Clinical Implications and Future Challenges
The data presented by manufacturers—Moderna, Pfizer, and Sanofi—demonstrated that while XFG-based vaccines provide high levels of neutralizing antibodies against the JN.1 family, they offer more limited neutralization against BA.3.2.
When companies tested candidates specifically designed to target BA.3.2, they saw improved coverage for that lineage, but at a distinct cost: a reduction in the neutralizing breadth against the JN.1 variants. This "tug-of-war" between variants illustrates the inherent difficulty in designing a universal or even a highly effective seasonal COVID-19 vaccine.
Timing the Surge
The committee also wrestled with the timing of the annual vaccine campaign. Traditionally, the FDA targets a late spring/early summer selection process. However, the epidemiology of COVID-19 has diverged from that of influenza. While flu typically peaks in the winter, COVID-19 continues to exhibit multi-peak behavior, with significant surges in late summer, early autumn, and winter. The committee discussed whether moving the strain selection process would allow for a more precise match, though no formal policy change was enacted.
Hospitalization Trends
Despite the ongoing challenges, there is cause for optimism. Dr.
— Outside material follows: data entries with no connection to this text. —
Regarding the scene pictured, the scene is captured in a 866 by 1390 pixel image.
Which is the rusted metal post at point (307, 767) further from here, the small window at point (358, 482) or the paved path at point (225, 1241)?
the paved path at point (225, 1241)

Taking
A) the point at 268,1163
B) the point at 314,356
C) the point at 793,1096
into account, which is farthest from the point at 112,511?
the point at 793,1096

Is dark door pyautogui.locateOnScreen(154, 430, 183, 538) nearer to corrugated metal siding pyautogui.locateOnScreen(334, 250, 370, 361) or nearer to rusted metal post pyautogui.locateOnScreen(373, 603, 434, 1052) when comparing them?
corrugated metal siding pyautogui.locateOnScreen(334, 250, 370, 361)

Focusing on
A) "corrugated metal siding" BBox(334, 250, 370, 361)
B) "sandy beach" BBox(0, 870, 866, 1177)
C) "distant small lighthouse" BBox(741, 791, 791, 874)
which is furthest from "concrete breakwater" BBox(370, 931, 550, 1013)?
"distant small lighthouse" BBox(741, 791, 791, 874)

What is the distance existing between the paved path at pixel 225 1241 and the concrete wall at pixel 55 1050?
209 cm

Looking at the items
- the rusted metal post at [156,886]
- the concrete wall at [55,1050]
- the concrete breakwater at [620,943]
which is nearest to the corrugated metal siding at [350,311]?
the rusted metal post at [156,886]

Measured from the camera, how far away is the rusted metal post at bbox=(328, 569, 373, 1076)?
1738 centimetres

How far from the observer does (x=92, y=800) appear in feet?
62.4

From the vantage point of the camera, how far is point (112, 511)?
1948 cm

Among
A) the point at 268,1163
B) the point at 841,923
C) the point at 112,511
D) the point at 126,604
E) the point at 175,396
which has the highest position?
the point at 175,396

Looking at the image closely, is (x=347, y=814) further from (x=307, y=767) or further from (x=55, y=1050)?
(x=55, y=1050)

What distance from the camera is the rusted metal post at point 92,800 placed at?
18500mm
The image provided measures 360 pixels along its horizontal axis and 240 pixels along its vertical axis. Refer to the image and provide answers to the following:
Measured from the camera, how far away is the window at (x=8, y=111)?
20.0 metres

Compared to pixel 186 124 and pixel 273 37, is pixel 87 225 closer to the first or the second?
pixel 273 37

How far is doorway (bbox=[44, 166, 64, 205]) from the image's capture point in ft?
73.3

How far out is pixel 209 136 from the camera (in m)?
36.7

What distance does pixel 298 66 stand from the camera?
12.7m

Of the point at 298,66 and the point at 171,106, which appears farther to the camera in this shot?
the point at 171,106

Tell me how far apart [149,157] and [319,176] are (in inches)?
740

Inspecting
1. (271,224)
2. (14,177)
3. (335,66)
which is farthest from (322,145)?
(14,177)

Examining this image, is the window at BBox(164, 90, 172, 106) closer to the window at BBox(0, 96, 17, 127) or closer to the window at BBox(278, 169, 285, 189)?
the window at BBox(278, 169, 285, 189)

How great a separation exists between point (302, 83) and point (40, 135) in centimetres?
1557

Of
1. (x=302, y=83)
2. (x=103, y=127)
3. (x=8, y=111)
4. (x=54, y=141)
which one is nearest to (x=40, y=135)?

Natalie Thornburg, chief of the laboratory branch within NCIRD’s COVID division, reported that hospitalization rates for the 2025-2026 season are the lowest since the pandemic began and have shown a steady, year-over-year decline.
The burden of disease remains heavily skewed toward the elderly and the very young. Hospitalization rates remain highest in patients 75 years and older, followed by infants under six months of age. Thornburg emphasized that, unlike older adults, the majority of hospitalized infants (76%) had no underlying medical conditions, underscoring the vulnerability of the youngest population to current circulating strains.
Conclusion: Looking Ahead to 2026
The recommendation of the XFG variant represents a consensus aimed at maintaining the momentum of declining hospitalizations while leveraging the most stable, mass-producible technology available. By aligning the U.S. vaccine strategy with a variant that provides strong protection against the dominant JN.1 family, the FDA is banking on a "best-fit" scenario to manage the upcoming winter surge.
However, the warnings issued by committee members regarding BA.3.2 and the systemic need for more robust surveillance suggest that the work of the VRBPAC is far from over. As SARS-CoV-2 continues to mutate, the balance between providing broad, durable protection and responding to rapidly shifting variant landscapes remains the primary challenge for global public health authorities. For now, the focus shifts to the manufacturers, who must begin the gargantuan task of scaling production for the 2026-2027 season based on this latest regulatory mandate.